Since that time, Vegan: The Cookbook by Jean-Christian Jury (2017) has moved out of that part of mind administered by cooking and into the larger world of work and planning, sleep and showers, the one in which companions, the literary kind, have ample opportunity to demonstrate their overall capacity to underpin the business of life. With its heady mix of colours, yellow and purple, which signals to the buyer they are not quite in the West – in fact, the cookbook draws from over 150 countries; the caramelised pineapple and tofu was Cambodian – there are many interesting recipes I have yet to try, including zucchini and grape stew from Italy, pomegranate and semolina cakes from Spain, peanut butter pasta (also from Italy) and chilli-cheese pie from Pakistan. But these are more interesting because they emerge from between the more boring recipes that I am more likely to make, many of them also involving tofu and rice, along with a slightly unusual incidence of pineapple, which I take as suggestive of the author’s character, though the specific meaning is hard to place.

Contemporary writing has no more interesting protagonists than the heroes of its cookbooks, from Nigella Lawson, assured and exact in the face of scandal, to Bill Grainger, with his perfect V-necked shirts and easy smiles. Jean-Christian Jury, a chef from Toulouse, does not represent himself so colourfully, at least not in his web presence or his cookbook prose. He writes in his introduction that he became vegan in the wake of a heart failure (in fact he’s had two). There are five ingredients in the world that he can’t live without, and each of them is very plausible, very hard to fault: ginger, turmeric, garlic, pepper, chilli. It is not easy to argue with the thinking behind his veganism: ‘I don’t want to age in pain, I want to age gracefully and die one day being as healthy as possible. We are what we eat! Remember that one?’ Like all contemporary vegan cooks, at least in their text, he is more concerned with humans than other animals: ‘I encourage those of you who are considering becoming vegan, to do so carefully and thoughtfully, to balance the intake of nutrients the same way as with any other eating. … Should you choose to become entirely vegan, I suggest procuring the best ingredients you can.’ It all adds up to nothing; it’s as personal as air.

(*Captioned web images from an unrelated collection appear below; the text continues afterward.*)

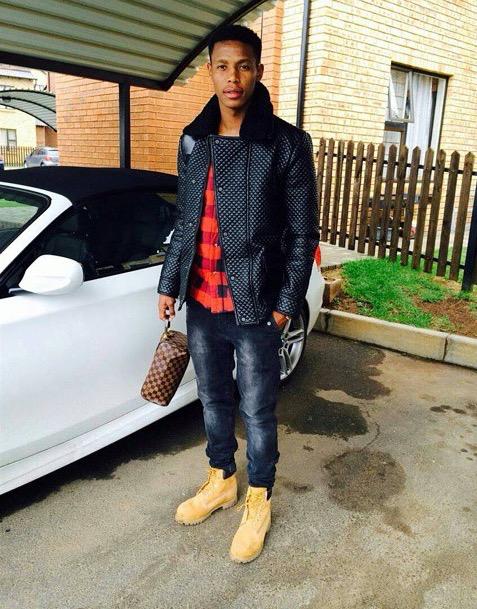 Bongani Zungu And His Great Sense of Style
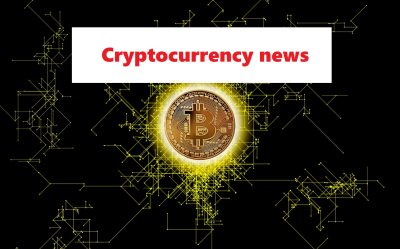Bitcoin updates the annual maximum, the Central Bank of Russia wants to ban cryptocurrencies, and 98% of the activity in the blockchain Bitcoin SV generates a weather application.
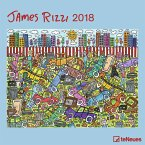 James Rizzi 2018 Broschürenkalender
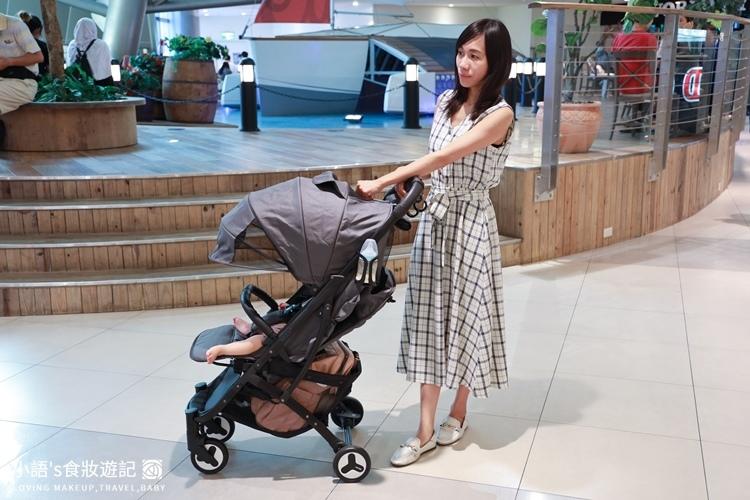 韓國elenire Sesto Lite P嬰兒摺疊推車推薦-13.jpg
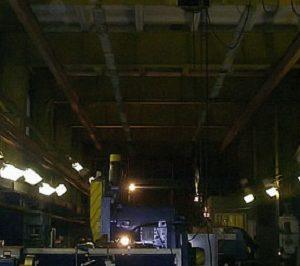 Промышленные светильники аварийного освещения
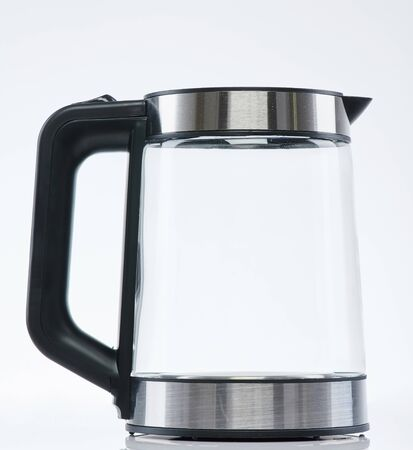 Stainless steel transparent kettle side view isolated on white background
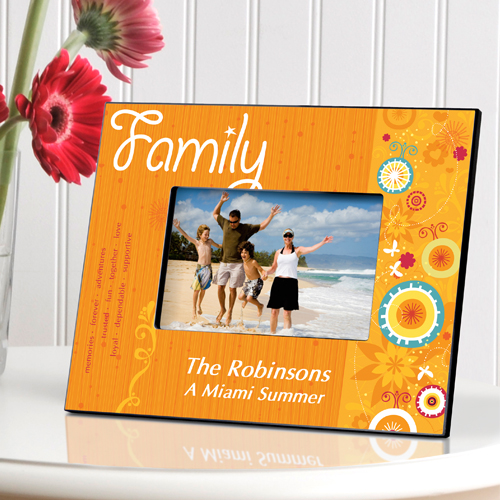Personalized Family Sunshine and Flowers Picture Frame GC740family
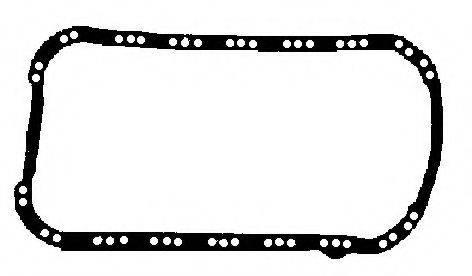 Прокладка масляного поддона BGA OP4344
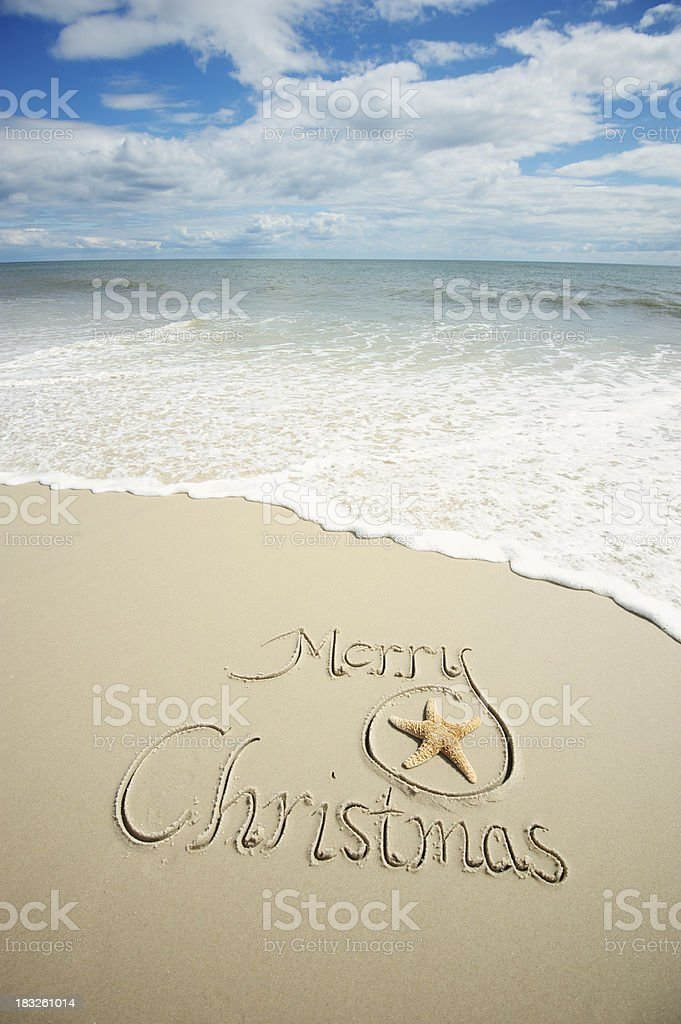 Merry christmas holiday greeting message scenic beach scene stock merry christmas holiday greeting message scenic beach scene royalty free stock photo m4hsunfo
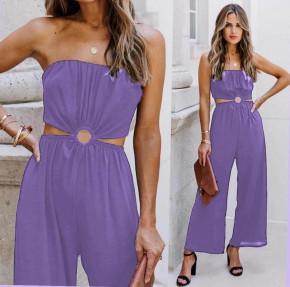 Γυναίκεια εντυπωσιακή ολόσωμη φόρμα 2354 μωβ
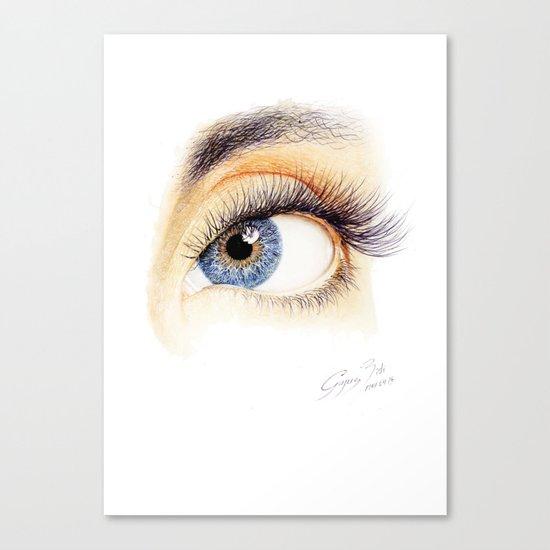 An eye Canvas Print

Jean-Christian Jury, a pleasant name to type, seems clever, dedicated, experienced, without ego. We know that in 2007, when he opened La Mano Verde, it was the only vegan restaurant in the whole of Berlin. When he closed it, in 2015, more than half of Berlin’s 43 vegan restaurants were run by people who had worked there. I cannot give any more of the texture of the book through quotation, because there are no quotes to give, only plain descriptive titles, countries, lists of ingredients, and lines of brief instruction, which places the book in that category of entertainment that is about watching people work hard, be effective, specialised. He may be a tyrant in life. In the text at hand, he even concludes with a short section coloured in lime featuring guest recipes credited to several other cooks, many of these recipes more flashy and inspiring – spicy ganba mushroom with orzo and peas (what’s a ganba?); gargouillou of young vegetables (what’s a gargouillou?). This is so plainly good – so focused on the end user – that it casts some suspicion on all existing cookbooks, vegan or otherwise. Many chefs will tell you that it’s all about the food; so where are all your guest contributors, huh? The worst you can say about him is that he shares a snobbishness among vegan chefs against mock meats of any kind, as if we, too, dislike the rubberiness and saltiness. (We don’t!)

I’ve made cauliflower ceviche, jalapeno hummus, leek and lentil casserole, and tomato soup; but the best thing I have made is probably the apple rice pudding, preparation time 15 minutes, cooking time 15 minutes plus 20 minutes chilling, serves 4, but I doubled the size and took it to a potluck. Take 2 tablespoons of Nuttelex, 5 tablespoons maple syrup, 1 teaspoon cinnamon, 1 teaspoon nutmeg, and 2 apples, cored and chopped, and heat them in a saucepan over medium heat until simmering. Add 2 cups of cooked rice, half a cup of raisins, 2 cups of almond milk and cook over low heat for 15 minutes, stirring often. Test an apple to check it’s tender. Divide it between cups, decorate with toasted coconut flakes. When you serve it, it looks just like a little bowl of rice, but has a delicate flavour, which is just a little off, like a nod to the proximity of almonds and cyanide. Then again, the corn pie, cooked in banana leaves, is liquidy and ugly. It is not a nice flavour and not a textural success. In January, I served this to friends and followed it with a dessert of fried banana and papaya wraps that drooped around the plate in dismembered, fleshy pouches, still edible, but functionally disastrous. Ingredients in life, they said, could not be matched to outcomes, or maybe they could, but with these resources? It made me think of Kafka, who believed in hope: ‘Oh, plenty of hope, an infinite amount of hope – but not for us.’


It seems that if you recognise the lives of other beings, there aren’t too many good reasons to do animals harm, or even to place significant obstacles in the way of their own, various goals. They may not go around having sophisticated feelings, but I know plenty of people who aren’t all that distinguished either, and most of us think twice before we eat them.

But this is not a new idea. We’ve always understood this, and we’ve managed to live at least a thousand years among the vegans without having to give them any real social reward for their capacity to act on something everybody knows. Why, then, is this changing? And does it have to be now? While each reader must interpret his or her own dream vegan, it’s hard not to notice an apocalyptic turn in the kind of press that consecrates our food trends, and shapes which types of people get the culinary awe. Just as the financial pages currently suggest investing in things people will need in hard times, the current lifestyle artefacts that seem the most worthwhile are the ones making suggestive glances towards some future time in which life may have altered substantially for the worse. Disaster preparedness is exciting on its own, but it’s even better when it feels like shopping.

Of all the vegan cookbooks you would need in these dark times, even the mystic-sounding Veganomicon lacks the clearest sign that a cookbook means business and is a legitimate love object, the sense that one might reasonably use it to brain intruders, which is a feature of Stephanie Alexander’s books, and Maggie Beer’s as well, with their harsh corners and heavy covers – the seriousness of girth. Vegan: The Cookbook shares this terrorising quality; you wouldn’t want it coming at you in the dead of night. Anyway, we’re all rehearsing for the afterlife, where we may be judged by animals of older, stranger kinds.